***** TEXT BLOCK
Parental Nightmare: TSA Security Checks for Children

A video making the rounds online today purportedly shows another incident involving the Transportation Security Administration (TSA) clashing with air passengers as a three-year-old girl screams as she's patted down, "Stop touching me!"

Though the video seems to have made a surge on the internet today, it was actually captured on cell phone video by a local news reporter in 2008. The young girl seen being patted down (not with the back of an agent's hand, mind you) is the reporter's daughter:

Like I said, while the video is troubling, it's a little dated.  Regardless, the protection of children like the reporter's daughter is one key factor driving public objections to the TSA's new security screening procedures. Is it appropriate for young children's near-naked images to be captured by a "scatterback" full-body scan? Or if a parent refuses to subject their children to the scan, is it really okay for an adult stranger to put their hands on children?
**********
***** GIVEN INFORMATION
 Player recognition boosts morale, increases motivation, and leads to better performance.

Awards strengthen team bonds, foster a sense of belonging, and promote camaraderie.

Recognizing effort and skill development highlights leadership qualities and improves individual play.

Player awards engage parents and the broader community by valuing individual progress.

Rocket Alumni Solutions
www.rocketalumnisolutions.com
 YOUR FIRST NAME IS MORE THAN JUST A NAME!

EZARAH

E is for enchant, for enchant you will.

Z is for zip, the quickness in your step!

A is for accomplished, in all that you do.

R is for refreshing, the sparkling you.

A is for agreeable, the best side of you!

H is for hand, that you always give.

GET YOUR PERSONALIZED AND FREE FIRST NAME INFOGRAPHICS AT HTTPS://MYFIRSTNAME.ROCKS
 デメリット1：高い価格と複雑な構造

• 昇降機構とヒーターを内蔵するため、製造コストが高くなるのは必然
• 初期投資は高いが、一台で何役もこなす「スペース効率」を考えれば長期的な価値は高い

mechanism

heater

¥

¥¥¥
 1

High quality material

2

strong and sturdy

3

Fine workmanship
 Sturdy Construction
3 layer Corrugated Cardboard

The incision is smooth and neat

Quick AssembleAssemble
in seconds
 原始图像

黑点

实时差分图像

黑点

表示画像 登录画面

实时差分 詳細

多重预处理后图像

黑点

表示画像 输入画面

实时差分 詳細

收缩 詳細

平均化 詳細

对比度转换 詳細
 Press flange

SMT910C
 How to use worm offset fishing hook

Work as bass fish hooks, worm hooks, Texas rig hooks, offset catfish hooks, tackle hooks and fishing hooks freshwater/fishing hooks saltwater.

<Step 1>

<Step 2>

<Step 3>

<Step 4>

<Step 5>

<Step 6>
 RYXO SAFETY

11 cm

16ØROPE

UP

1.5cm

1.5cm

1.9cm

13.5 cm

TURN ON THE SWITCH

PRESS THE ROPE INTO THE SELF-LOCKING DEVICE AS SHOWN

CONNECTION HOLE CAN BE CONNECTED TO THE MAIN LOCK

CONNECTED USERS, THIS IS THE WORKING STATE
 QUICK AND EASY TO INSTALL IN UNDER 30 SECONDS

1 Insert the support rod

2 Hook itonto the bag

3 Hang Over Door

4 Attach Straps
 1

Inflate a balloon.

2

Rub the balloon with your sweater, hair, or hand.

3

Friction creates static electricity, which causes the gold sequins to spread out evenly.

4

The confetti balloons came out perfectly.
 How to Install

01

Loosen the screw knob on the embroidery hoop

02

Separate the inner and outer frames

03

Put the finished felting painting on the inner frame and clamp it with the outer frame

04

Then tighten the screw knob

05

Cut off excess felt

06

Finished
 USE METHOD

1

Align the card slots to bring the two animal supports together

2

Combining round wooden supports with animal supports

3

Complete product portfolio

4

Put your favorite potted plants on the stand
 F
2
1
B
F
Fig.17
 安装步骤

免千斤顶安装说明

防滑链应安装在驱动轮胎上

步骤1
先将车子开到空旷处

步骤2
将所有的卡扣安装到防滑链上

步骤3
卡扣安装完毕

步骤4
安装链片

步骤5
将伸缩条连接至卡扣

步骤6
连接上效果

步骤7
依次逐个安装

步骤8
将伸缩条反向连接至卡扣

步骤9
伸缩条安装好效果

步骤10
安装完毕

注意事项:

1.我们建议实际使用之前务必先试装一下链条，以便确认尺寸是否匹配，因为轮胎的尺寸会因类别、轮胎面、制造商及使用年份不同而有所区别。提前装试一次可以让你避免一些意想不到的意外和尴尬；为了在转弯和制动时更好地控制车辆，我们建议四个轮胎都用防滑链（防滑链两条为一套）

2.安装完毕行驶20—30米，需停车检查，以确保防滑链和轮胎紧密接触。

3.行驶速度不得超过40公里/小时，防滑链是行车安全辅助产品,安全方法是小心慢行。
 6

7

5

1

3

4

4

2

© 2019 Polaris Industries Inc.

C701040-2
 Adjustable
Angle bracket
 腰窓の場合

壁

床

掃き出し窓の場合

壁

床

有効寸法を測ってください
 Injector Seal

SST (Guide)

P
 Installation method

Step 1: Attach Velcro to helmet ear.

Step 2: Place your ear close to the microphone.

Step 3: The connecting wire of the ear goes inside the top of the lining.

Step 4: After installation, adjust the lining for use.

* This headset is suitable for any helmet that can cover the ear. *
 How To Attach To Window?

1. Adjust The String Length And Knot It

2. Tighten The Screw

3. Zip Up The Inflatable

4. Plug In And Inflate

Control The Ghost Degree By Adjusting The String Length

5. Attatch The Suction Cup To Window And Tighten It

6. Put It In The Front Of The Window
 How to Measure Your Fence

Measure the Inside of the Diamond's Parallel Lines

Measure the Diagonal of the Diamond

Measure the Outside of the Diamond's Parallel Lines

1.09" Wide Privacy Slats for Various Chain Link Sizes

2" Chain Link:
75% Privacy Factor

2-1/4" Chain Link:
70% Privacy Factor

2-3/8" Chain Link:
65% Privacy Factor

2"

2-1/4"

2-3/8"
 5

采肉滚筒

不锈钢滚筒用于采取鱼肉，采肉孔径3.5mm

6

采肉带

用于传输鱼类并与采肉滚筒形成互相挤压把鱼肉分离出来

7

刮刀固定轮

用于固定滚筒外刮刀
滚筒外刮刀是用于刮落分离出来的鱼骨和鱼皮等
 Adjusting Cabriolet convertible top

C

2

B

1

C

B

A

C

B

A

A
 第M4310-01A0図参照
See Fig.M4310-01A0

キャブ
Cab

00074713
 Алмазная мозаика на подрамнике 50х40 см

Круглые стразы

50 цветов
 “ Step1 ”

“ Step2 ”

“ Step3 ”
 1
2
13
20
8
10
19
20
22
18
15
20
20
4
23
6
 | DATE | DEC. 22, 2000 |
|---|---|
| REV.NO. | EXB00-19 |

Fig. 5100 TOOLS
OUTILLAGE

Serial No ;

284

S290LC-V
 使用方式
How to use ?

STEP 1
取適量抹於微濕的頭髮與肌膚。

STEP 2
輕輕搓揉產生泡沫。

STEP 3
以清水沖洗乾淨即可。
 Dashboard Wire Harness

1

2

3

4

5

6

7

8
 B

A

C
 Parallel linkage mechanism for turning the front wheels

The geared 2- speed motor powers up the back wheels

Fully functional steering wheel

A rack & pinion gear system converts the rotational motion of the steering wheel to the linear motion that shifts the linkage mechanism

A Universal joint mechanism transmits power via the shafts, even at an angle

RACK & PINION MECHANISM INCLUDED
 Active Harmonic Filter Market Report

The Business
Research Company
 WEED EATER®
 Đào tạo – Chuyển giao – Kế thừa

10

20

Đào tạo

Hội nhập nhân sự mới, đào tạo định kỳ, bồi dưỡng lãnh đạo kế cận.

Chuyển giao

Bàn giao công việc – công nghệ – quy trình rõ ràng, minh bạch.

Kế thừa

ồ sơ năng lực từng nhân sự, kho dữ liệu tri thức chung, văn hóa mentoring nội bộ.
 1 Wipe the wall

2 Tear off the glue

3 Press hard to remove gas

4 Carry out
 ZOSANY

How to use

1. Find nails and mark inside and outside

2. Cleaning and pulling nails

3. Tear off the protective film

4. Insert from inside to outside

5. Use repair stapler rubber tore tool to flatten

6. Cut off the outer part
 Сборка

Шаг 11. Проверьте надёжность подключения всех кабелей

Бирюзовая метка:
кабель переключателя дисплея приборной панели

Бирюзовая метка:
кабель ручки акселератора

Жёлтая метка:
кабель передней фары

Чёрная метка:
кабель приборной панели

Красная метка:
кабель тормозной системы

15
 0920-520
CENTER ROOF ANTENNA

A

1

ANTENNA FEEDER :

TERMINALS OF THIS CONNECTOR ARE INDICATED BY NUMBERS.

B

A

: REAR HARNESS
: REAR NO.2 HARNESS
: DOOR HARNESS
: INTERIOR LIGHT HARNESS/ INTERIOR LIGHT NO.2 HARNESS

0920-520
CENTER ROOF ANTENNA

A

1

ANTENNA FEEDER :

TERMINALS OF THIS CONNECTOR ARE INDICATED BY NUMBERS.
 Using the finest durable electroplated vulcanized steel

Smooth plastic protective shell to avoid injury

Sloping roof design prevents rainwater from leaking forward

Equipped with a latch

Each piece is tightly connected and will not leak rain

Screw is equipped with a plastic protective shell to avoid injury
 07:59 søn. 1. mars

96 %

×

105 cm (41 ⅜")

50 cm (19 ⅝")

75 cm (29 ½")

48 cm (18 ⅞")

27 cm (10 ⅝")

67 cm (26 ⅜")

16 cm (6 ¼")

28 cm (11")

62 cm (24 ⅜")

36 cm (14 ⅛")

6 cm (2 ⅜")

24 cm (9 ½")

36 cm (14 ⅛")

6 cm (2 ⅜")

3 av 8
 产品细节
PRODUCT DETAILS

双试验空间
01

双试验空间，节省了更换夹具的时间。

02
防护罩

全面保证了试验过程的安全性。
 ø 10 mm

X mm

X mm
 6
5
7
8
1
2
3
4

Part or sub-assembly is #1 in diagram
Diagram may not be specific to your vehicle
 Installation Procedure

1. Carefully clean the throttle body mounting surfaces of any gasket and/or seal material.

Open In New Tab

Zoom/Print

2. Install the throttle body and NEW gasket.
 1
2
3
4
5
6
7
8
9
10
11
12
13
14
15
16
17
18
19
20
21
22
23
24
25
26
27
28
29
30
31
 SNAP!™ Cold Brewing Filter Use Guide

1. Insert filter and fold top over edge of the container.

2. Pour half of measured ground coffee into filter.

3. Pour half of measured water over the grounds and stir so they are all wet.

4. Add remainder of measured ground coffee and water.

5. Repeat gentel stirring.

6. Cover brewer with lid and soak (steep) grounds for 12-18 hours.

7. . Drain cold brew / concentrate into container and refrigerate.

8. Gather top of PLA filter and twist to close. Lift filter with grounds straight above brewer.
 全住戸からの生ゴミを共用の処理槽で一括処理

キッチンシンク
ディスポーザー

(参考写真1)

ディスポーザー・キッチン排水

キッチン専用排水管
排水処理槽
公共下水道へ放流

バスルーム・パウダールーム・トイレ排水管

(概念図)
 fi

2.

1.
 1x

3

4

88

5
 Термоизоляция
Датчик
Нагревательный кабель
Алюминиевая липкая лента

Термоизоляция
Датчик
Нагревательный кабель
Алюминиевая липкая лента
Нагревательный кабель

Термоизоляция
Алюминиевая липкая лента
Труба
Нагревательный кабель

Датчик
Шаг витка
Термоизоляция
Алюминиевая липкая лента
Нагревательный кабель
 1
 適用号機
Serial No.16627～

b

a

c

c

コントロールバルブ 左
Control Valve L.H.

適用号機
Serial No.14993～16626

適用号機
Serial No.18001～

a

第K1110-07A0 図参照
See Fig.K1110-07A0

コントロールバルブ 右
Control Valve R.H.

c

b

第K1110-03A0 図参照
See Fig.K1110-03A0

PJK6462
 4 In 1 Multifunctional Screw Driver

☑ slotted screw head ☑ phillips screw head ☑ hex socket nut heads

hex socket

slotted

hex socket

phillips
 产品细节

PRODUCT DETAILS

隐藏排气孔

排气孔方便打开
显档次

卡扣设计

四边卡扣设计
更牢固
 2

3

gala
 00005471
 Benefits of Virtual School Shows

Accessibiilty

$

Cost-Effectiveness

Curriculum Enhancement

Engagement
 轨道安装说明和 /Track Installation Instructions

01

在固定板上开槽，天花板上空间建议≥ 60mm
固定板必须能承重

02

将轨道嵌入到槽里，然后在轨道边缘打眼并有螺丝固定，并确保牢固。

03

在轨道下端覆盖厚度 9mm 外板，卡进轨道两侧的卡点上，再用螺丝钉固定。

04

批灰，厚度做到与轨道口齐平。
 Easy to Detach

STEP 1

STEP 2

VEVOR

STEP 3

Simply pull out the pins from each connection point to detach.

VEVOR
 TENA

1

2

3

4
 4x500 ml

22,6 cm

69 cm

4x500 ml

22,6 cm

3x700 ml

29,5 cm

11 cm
**********
APPLY WHAT YOU READ
**a)** According to the TSA article, in what year was the video of the girl's pat-down recorded?
**b)** Reproduce the TSA article word for word from "Though the video" up to and including "hands on children?".
Answer using only the TSA article, not the rows.

SOLUTIONS BELOW
**a)** 2008

**b)**
Though the video seems to have made a surge on the internet today, it was actually captured on cell phone video by a local news reporter in 2008. The young girl seen being patted down (not with the back of an agent's hand, mind you) is the reporter's daughter:

Like I said, while the video is troubling, it's a little dated.  Regardless, the protection of children like the reporter's daughter is one key factor driving public objections to the TSA's new security screening procedures. Is it appropriate for young children's near-naked images to be captured by a "scatterback" full-body scan? Or if a parent refuses to subject their children to the scan, is it really okay for an adult stranger to put their hands on children?